De acordo com um comunicado do gabinete do atual chefe do Governo, Lee Hsien Loong, filho do fundador do país, o antigo chefe do Governo morreu às 03:18 (hora local/19:18 de domingo em Lisboa) no Hospital Geral de Singapura, onde estava internado desde 5 de fevereiro devido a pneumonia aguda.

Depois de ter recebido o Governo das autoridades coloniais britânicas, Lee Kuan Yew ocupou o cargo de chefe do Governo entre 1959 e 1990 e dirigiu o processo de independência em 1965 depois de fracassada a união com a Malásia.

Lee Kuan Yew foi criticado por exercer o seu Governo com mão dura, manter severas restrições sobre a liberdade de expressão e colocar os seus opositores políticos frente à Justiça.

No entanto, acabaria respeitado e considerado o arquiteto da prosperidade económica de Singapura, que converteu no objetivo do seu Governo, apesar da falta de recursos naturais e da dependência da Malásia.

O funeral do antigo líder será realizado a 29 de março, depois de uma semana de luto.

O presidente norte-americano prestou homenagem ao ex-primeiro-ministro de Singapura Lee Kuan Yew, considerando-o um «visionário» e um «verdadeiro gigante da história».

Para Barack Obama, Lee Kuan Yew era um «visionário» que fez de Singapura «um dos países mais prósperos do mundo» e trabalhava como um «funcionário público dedicado» sendo ainda um «líder excecional».

 

«Pessoalmente, apreciei a sua sabedoria, incluindo nas nossas discussões durante a minha viagem a Singapura em 2009, tendo o diálogo encetado sido importante para me ajudar a desenvolver a nossa política de reequilíbrio na Ásia-Pacifico».

O presidente norte-americano disse ainda que Lee Kuan Yew «foi um verdadeiro gigante da história que permanecerá para as gerações futuras como o pai da Singapura moderna e como um dos grandes estrategas de assuntos asiáticos».

A China também elogiou o fundador de Singapura, descrevendo-o como «um homem de Estado asiático de influência única».

«Era um estrategista com valores orientais e também com perspetiva internacional», disse o porta-voz do ministro dos Negócios Estrangeiros Hong Lei, em comunicado.

Lee foi o «criador e fundador» dos laços entre a Cidade-Estado e o país mais populoso do mundo, afirmou Hong, sublinhando que fez «contribuições históricas» para essa relação.

A China expressou «condolências profundas e solicitude sincera ao Governo singapuriano, ao seu povo e aos familiares de Lee Kuan Yew pela sua morte», disse.

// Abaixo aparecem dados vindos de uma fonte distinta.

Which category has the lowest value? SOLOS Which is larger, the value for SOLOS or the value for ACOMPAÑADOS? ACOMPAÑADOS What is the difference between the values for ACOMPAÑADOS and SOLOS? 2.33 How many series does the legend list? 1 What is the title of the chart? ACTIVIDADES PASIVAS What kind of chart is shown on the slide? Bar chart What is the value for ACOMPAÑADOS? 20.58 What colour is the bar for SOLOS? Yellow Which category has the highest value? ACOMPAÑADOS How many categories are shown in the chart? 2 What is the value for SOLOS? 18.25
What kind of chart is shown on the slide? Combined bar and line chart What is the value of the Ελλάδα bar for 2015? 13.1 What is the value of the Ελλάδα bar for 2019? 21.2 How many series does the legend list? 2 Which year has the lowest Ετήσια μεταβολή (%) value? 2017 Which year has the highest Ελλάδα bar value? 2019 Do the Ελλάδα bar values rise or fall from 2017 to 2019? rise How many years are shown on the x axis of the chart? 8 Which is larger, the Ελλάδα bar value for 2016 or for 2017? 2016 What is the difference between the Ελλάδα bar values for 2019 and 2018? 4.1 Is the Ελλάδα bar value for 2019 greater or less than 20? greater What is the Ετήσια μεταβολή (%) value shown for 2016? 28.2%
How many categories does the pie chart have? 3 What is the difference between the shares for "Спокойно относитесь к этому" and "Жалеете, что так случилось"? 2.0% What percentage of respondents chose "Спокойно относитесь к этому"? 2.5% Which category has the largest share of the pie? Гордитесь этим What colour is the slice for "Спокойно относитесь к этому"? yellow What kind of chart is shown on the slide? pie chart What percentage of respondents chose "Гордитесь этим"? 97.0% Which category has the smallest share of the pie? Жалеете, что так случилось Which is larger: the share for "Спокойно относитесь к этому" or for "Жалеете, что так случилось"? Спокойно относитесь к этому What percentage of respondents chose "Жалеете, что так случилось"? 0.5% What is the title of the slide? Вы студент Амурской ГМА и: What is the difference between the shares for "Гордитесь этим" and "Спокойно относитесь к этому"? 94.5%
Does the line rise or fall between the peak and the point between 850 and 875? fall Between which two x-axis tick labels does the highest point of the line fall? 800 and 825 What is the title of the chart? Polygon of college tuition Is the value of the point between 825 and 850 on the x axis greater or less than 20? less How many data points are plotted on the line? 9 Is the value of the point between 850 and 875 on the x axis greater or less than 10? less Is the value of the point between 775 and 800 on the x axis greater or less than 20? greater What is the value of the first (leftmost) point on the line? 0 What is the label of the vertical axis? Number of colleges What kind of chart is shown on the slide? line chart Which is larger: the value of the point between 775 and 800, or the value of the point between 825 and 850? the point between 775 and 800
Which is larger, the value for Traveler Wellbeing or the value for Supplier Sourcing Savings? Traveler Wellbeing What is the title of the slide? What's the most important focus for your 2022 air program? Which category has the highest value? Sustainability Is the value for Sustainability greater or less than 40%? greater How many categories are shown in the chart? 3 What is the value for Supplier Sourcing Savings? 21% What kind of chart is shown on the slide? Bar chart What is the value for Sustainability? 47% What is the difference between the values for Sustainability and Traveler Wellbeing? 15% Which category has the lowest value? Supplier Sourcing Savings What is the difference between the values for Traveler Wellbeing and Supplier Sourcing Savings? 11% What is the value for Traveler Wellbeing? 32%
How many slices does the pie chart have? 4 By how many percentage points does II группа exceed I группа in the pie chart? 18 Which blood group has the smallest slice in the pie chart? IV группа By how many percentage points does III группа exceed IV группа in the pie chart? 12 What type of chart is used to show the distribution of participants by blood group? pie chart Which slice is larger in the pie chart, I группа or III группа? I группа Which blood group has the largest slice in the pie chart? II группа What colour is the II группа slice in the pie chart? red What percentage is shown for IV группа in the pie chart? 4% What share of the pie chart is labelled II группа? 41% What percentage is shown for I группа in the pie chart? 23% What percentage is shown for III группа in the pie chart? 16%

Lee dominou a política de Singapura por mais de meio século e o seu modelo de disciplina aliado ao crescimento económico serviu de exemplo aos líderes da China Comunista, quando começaram as reformas.

Os líderes da Malásia e do Japão, Najib Razak e Shinzo Abe, elogiaram as conquistas do fundador de Singapura e lamentaram a sua morte.

O primeiro-ministro malaio louvou Lee por transformar a Cidade-Estado numa «nação moderna e dinâmica», ao mesmo tempo que apresentou condolências pela sua morte.

«Fico triste por saber da morte de Lee Kuan Yew, o primeiro-ministro fundador de Singapura», disse Najib, em comunicado.

«Presto tributo à determinação de Lee Kuan Yew em desenvolver Singapura de uma jovem nação na cidade moderna e dinâmica que hoje vemos. Os seus feitos foram grandiosos e o seu legado está assegurado».

Shinzo Abe também não poupou nos elogios: «[Lee foi] o pai fundador de Singapura e um grande líder da Ásia, que construiu as bases da sua atual prosperidade».

Em declarações à agência Kyodo, o primeiro-ministro japonês ofereceu as suas condolências ao filho do falecido e atual líder de Singapura, Lee Hsien Loong, assim como aos restantes familiares e ao povo de Singapura.